Он не смог сдержать улыбку.
– Нечего смеяться, ты, негодник! – серьезно сказал Птагор. – Это не имеет ничего общего с вином. Если тебе суждено стать художником, ты должен требовать, чтобы твоя чаша была полна. В истинном художнике проявляется сам Пта – творец, строитель. Художник больше, чем отражающая поверхность. Искусство, конечно, и в самом деле часто бывает всего лишь льстивым отражением в воде или лгущим зеркалом, но художник выше этого. Так пусть твоя чаша будет всегда полна, сынок, и не довольствуйся тем, что говорят тебе люди. Лучше полагайся на свой собственный острый взгляд.
Он пообещал, что скоро меня вызовут как ученика в Обитель Жизни и что он постарается помочь Тутмесу поступить в художественную школу в храме Пта, если это будет возможно.
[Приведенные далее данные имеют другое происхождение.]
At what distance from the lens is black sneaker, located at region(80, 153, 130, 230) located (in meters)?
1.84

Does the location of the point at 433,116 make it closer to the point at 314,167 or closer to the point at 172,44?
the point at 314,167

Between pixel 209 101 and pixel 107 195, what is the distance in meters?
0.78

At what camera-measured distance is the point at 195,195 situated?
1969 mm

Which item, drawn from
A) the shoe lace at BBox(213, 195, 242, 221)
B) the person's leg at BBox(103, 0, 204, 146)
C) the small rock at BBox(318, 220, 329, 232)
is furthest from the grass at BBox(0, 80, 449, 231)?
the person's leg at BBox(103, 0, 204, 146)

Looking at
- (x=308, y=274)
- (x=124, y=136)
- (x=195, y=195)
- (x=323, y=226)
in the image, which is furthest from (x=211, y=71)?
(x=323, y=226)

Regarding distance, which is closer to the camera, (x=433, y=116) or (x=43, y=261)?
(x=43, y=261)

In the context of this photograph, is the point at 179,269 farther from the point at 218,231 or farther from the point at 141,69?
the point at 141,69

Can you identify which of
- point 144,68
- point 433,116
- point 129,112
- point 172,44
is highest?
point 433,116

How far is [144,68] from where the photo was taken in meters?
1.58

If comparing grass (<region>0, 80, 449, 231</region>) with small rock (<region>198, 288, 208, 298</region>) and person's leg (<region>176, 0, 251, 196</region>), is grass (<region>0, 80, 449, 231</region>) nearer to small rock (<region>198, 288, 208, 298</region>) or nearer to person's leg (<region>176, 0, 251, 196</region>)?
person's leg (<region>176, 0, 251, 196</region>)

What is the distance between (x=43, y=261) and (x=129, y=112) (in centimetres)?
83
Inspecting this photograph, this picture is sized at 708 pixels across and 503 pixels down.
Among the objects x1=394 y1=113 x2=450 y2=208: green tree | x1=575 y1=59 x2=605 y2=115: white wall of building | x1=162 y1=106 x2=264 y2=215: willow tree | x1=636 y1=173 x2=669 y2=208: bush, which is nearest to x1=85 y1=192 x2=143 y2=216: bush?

– Но, мальчики, – добавил он, – слушайте внимательно, что я вам скажу, а потом сразу же забудьте это или по крайней мере забудьте, что это говорил царский черепной хирург. Вы теперь попадете в руки жрецов; ты, Синухе, со временем сам станешь жрецом. Мы с твоим отцом оба были посвящены в низшую ступень, и никто не может заниматься профессией врача без посвящения. Когда ты окажешься среди них, будь осторожен, как шакал, и хитер, как змея, чтобы тебя не одурачили и не ввели в заблуждение. Но внешне будь безобиден, как голубь, ибо, не достигнув цели, человек не должен обнаруживать свою суть. Помни!
Мы продолжали беседовать, пока не появился слуга Птагора с нанятыми носилками и чистой одеждой для хозяина. Рабы заложили носилки Птагора в соседнем борделе и все еще спали там. Птагор уполномочил слугу выкупить носилки и рабов, распрощался с нами, заверяя отца в своей дружбе, и вернулся в аристократическую часть города.
Но на следующий день он прислал в подарок Кипе священного скарабея, вырезанного из драгоценного камня, чтобы ей положили его у самого сердца, под саваном, на ее похоронах. Он не мог доставить моей матери большей радости, и она простила ему все и перестала отчитывать моего отца за пьянство.